Thursday, February 11, 2010

Reply to Laurie

            Recently we posted a note to “Laurie,” a then-unidentified comment-writer to this blog who said she’d been there at the scene of Brooke’s accident, right after it happened.   This was extraordinary:  she was writing in more than a year afterward, and yet was able to supply new details about what happened.  We wrote to her on the blog, as you saw; and she’s just written back.  Here’s what she said. 

Although I've been slow in getting back with you, I have been keeping updated with your blogs.  It sounds wonderful the thought of Brooke coming home, but on the other side - also scarey and intimidating.   If anyone can get through these adjustments though, it will be you and Brooke.   Between the two of you, there is so much strength, power, fortitude, and love, you will be able to get through to this next level.  Look at how much you both have went through and still managed to accomplish in a year.  This time next year, you'll again be amazed at yourselves.  It sounds like a good plan to take one hour, one step, one day at a time. 
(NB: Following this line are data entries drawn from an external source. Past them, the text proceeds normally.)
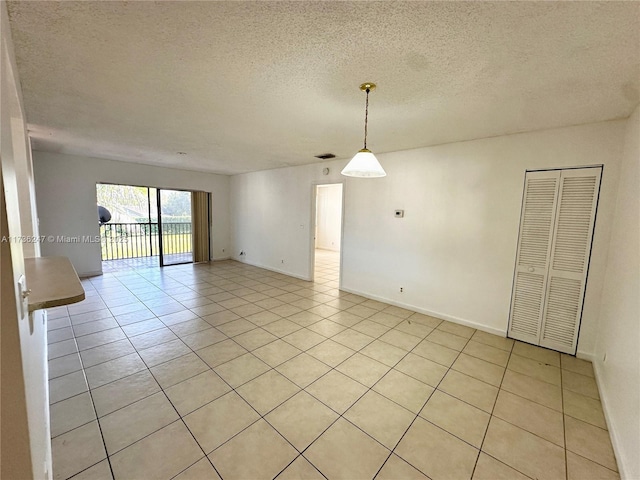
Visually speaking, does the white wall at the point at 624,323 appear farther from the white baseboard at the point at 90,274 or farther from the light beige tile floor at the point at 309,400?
the white baseboard at the point at 90,274

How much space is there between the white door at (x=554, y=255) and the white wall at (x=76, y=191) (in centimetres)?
710

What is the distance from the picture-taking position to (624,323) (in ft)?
6.35

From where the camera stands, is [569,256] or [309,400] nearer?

City Creek Canyon is a very special place for me as I am sure it is for both of you.  In yoga classes when the instructor says to close your eyes and put yourself somewhere you love, I see myself by that small little waterfall on the north side of the road just before the water treatment plant.   Up until three years ago, I lived in Tooele but would come to Salt Lake City about every weekend just to run up City Creek - a lot of times to the end of the road at Rotary Park.  Finally, I thought what the heck and moved to Salt Lake City which made my drive to Dugway longer but at least it was where I wanted to be on the weekends.
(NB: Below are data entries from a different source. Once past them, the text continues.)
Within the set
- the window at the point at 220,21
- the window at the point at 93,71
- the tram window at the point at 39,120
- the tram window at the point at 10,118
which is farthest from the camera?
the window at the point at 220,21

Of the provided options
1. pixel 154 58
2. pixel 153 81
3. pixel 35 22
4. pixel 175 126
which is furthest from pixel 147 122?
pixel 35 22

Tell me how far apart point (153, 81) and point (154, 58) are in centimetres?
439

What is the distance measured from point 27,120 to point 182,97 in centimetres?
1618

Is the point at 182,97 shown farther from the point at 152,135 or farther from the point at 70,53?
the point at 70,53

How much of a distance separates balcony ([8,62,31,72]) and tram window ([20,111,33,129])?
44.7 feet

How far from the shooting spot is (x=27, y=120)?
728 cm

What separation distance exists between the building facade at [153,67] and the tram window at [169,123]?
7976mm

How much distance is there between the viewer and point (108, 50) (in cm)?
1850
Yesterday I ran up there so I could better describe to you the spot where the accident happened.  It's a curve between the watercress and station #5.  I do have to admit that when I went up there a week after the accident, I picked up pieces of surgical tape and gauze that the paramedics had left behind.  I don't want you to think that's morbid but I'm a firm believer of never forgetting those moments in our lives when we are witnesses of life's breath maybe leaving one's body forever.  I'll never forget watching Brooke mouth the words "I can't breathe".   Peggy, I am so sorry if this email brings up past sorrows.  Please know every morning in my prayers, I ask that you and Brooke have a good day. 

Laurie Chlopek


If you return to the opening of Brooke’s narrative toward the beginning of this blog, a year or so ago, where he describes his recollection—albeit only partial—of the accident—you’ll find that he recalled saying to himself, inside his head, I can’t breathe.  This is just what Laurie saw: she saw him mouth these very words.
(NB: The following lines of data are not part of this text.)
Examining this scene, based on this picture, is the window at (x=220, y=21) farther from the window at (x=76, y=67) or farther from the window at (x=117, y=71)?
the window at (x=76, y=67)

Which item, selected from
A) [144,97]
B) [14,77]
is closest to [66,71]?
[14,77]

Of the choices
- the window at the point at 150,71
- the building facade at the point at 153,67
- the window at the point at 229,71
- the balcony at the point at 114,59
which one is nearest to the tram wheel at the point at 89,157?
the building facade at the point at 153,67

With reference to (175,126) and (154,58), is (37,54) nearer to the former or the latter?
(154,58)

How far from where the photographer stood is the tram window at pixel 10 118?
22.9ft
            There’s an irony here.  Brooke once wrote a paper about Shakespeare’s play The Winter’s Tale, which focused on the centrality of breath and breathing in the famous statue scene in Act V. There, Hermione, disguised so to speak as a statue, is described by her husband, the king Leontes and his friend Polyxenes as being so realistic as to seem almost alive. (We wrote about this play in an earlier blog, as Brooke was first having some return of movement in his limbs—it was as if he was coming alive after having been as completely motionless as a statue.)  Indeed, Leontes and Polyxenes wonder at the fact that the sculptor has created the statue of Hermione to resemble so completely a living, breathing human being—which, of course, in fact she is.  Breath is central to the ending of this play as a figure for life itself, as it is, in a reverse way, at the end of King Lear, where Lear places a reflecting stone, a mirror, up to his dead daughter’s lips to see if she is still alive—which, of course, she isn’t.  

            Brooke’s central experience at the time of the accident—what would have presumably been his last experience if the flight nurse had not come along—is about breath, about breathing, about that most central of human physiological activities.  And it’s breathing that Laurie at the same time recognizes as the line between life and death, that moment that it is most compelling to observe.  Ironically, Brooke has spent the last year and more learning how to draw his breath again on his own, as if to reinforce that line between death and life.